> [PROBLEM TO SOLVE]:
Quote word for word the lines starting at the line with "As revealed by" and ending at the final line of the entries. Leave out any pictures.

(Records of spatial reasoning questions)
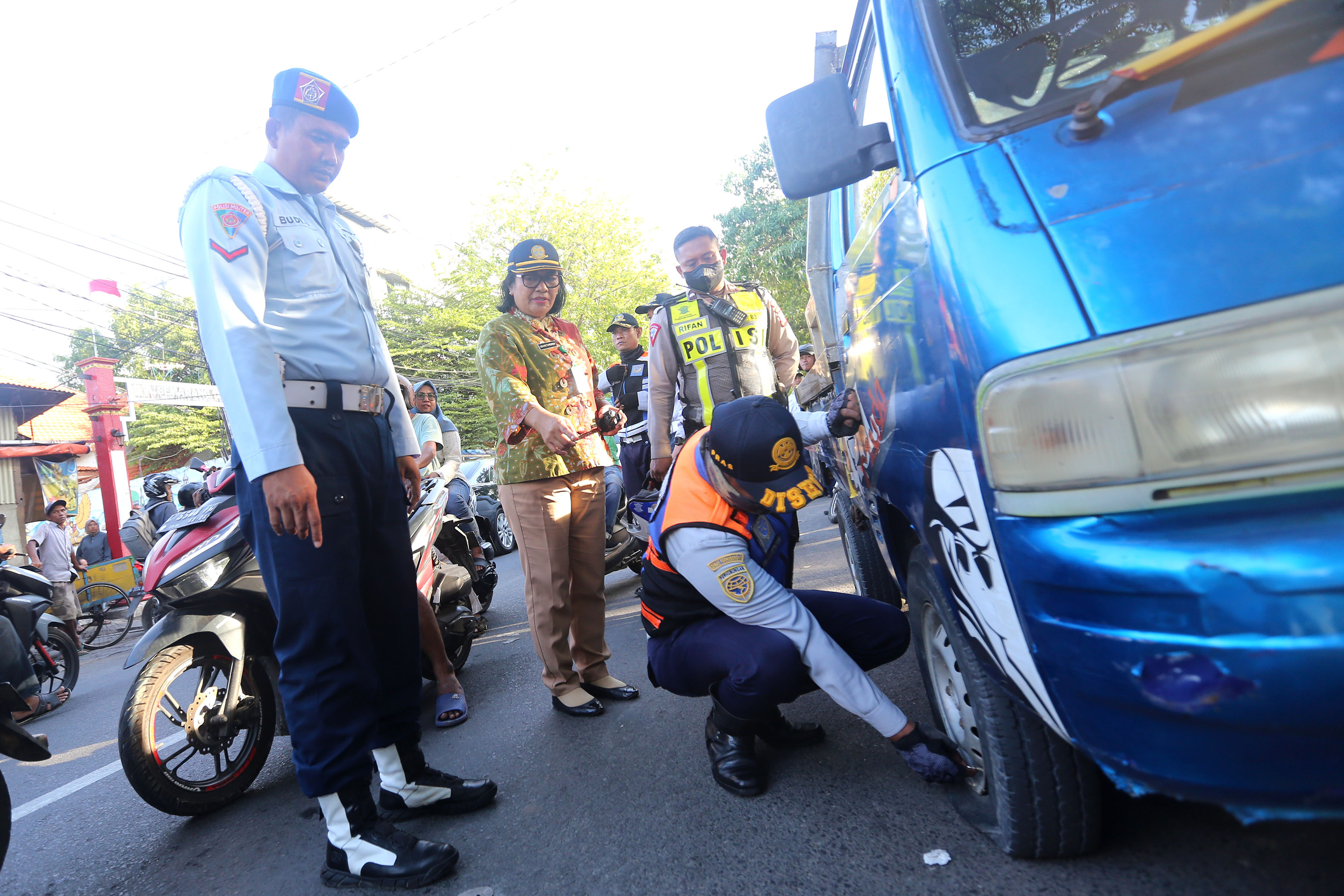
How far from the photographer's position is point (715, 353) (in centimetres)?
329

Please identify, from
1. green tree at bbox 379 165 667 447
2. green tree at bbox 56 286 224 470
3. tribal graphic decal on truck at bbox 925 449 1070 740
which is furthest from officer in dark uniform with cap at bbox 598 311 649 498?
green tree at bbox 56 286 224 470

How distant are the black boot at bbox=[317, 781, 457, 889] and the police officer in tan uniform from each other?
1840 mm


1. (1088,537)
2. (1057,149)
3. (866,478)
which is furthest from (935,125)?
(866,478)

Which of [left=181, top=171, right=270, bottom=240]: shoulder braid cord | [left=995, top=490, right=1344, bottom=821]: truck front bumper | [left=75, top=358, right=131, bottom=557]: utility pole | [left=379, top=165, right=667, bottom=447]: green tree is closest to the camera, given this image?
[left=995, top=490, right=1344, bottom=821]: truck front bumper

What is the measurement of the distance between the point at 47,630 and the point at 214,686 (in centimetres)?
423

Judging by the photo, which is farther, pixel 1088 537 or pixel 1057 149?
pixel 1057 149

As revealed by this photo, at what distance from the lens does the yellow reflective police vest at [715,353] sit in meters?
3.29

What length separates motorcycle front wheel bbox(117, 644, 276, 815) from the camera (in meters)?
2.35

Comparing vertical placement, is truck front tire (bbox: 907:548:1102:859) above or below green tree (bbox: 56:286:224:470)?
below

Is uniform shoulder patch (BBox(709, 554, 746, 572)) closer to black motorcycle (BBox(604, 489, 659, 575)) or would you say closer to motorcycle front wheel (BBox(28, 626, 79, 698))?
black motorcycle (BBox(604, 489, 659, 575))

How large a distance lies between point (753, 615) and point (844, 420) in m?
0.60

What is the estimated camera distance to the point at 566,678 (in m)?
3.05

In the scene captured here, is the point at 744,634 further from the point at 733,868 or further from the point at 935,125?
the point at 935,125

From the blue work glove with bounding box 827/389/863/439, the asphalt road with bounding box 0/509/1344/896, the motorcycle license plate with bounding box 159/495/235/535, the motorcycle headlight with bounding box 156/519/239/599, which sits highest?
the motorcycle license plate with bounding box 159/495/235/535
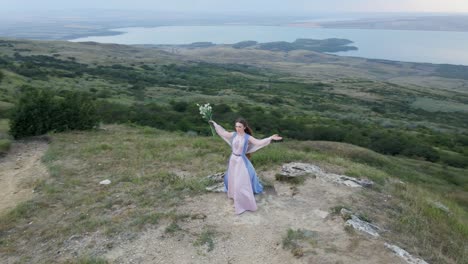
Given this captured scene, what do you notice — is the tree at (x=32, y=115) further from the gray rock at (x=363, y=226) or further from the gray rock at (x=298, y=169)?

> [WRITTEN SOLUTION]:
As revealed by this photo, at what distance from the lens does the yellow reflective police vest at [715,353] sit in meters?
3.29

What length separates motorcycle front wheel bbox(117, 644, 276, 815) from the camera (in meters)?
2.35

Comparing vertical placement, is truck front tire (bbox: 907:548:1102:859) above or below green tree (bbox: 56:286:224:470)?
below

Is uniform shoulder patch (BBox(709, 554, 746, 572)) closer to black motorcycle (BBox(604, 489, 659, 575)) or would you say closer to motorcycle front wheel (BBox(28, 626, 79, 698))?
black motorcycle (BBox(604, 489, 659, 575))

How large a distance lies between point (753, 615) and point (844, 420) in m?
0.60

What is the estimated camera distance to the point at 566,678 (in m)?
3.05

In the scene captured here, is the point at 744,634 further from the point at 733,868 or further from the point at 935,125?
the point at 935,125

From the blue work glove with bounding box 827/389/863/439, the asphalt road with bounding box 0/509/1344/896, the motorcycle license plate with bounding box 159/495/235/535, the motorcycle headlight with bounding box 156/519/239/599, which sits highest?
the motorcycle license plate with bounding box 159/495/235/535
Given this captured scene, what do you notice — is the tree at (x=32, y=115) further from the gray rock at (x=363, y=226) or further from the gray rock at (x=298, y=169)?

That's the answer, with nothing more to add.